Segment Open
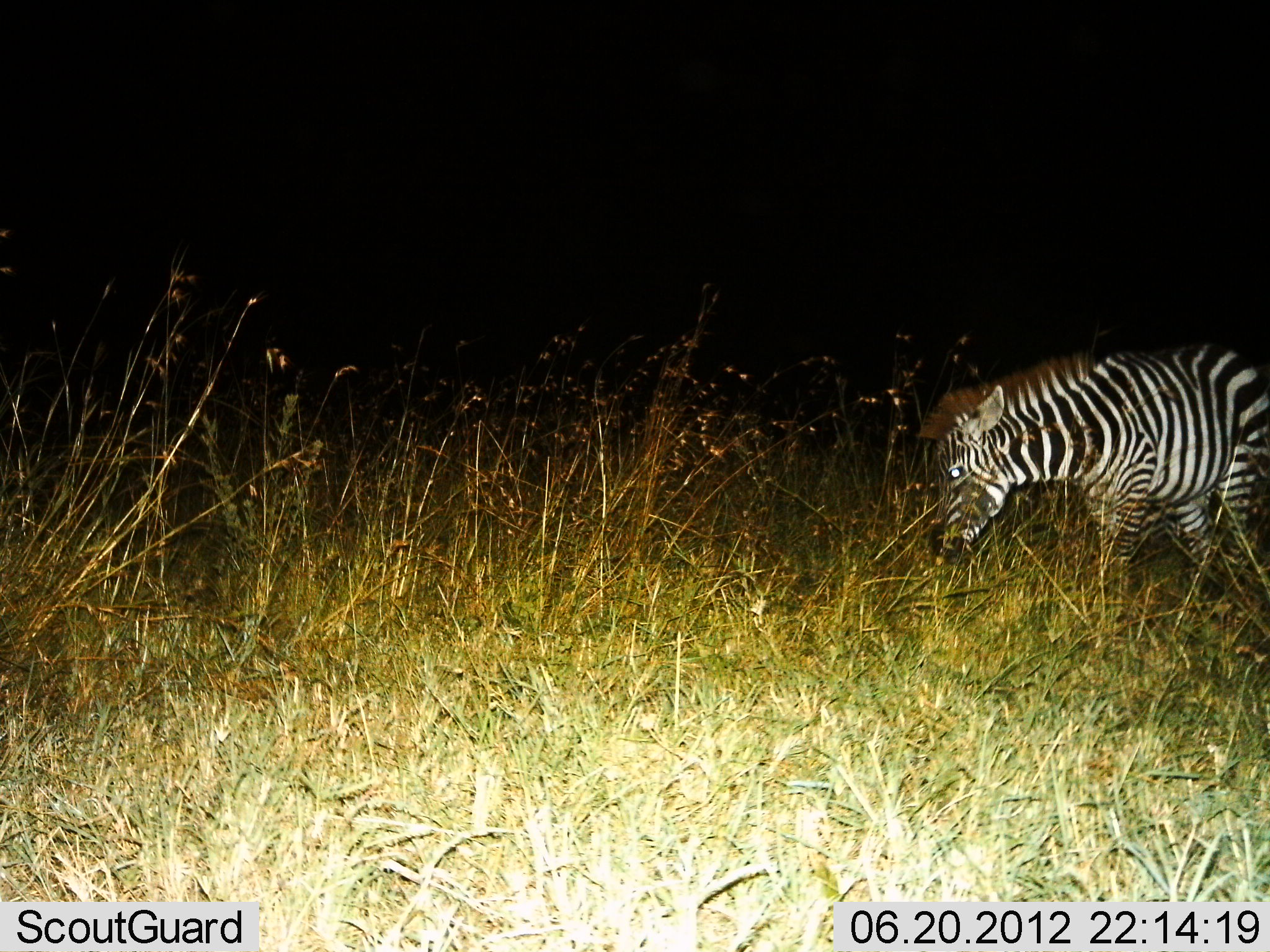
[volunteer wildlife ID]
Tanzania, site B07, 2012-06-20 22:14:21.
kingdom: Animalia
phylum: Chordata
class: Mammalia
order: Perissodactyla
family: Equidae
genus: Equus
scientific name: Equus quagga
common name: plains zebra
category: zebra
Zebra (plains zebra) (Equus quagga), count 1. Behavior (volunteer vote fractions): standing 30%, resting 0%, moving 60%, interacting 0%. Young present (vote fraction): 0%. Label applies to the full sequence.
Segment Closed
BRIEF ->
Copy out all the data above exactly as written. Skip the pictures.

EXERCISE RESPONSE ->
[volunteer wildlife ID]
Tanzania, site B07, 2012-06-20 22:14:21.
kingdom: Animalia
phylum: Chordata
class: Mammalia
order: Perissodactyla
family: Equidae
genus: Equus
scientific name: Equus quagga
common name: plains zebra
category: zebra
Zebra (plains zebra) (Equus quagga), count 1. Behavior (volunteer vote fractions): standing 30%, resting 0%, moving 60%, interacting 0%. Young present (vote fraction): 0%. Label applies to the full sequence.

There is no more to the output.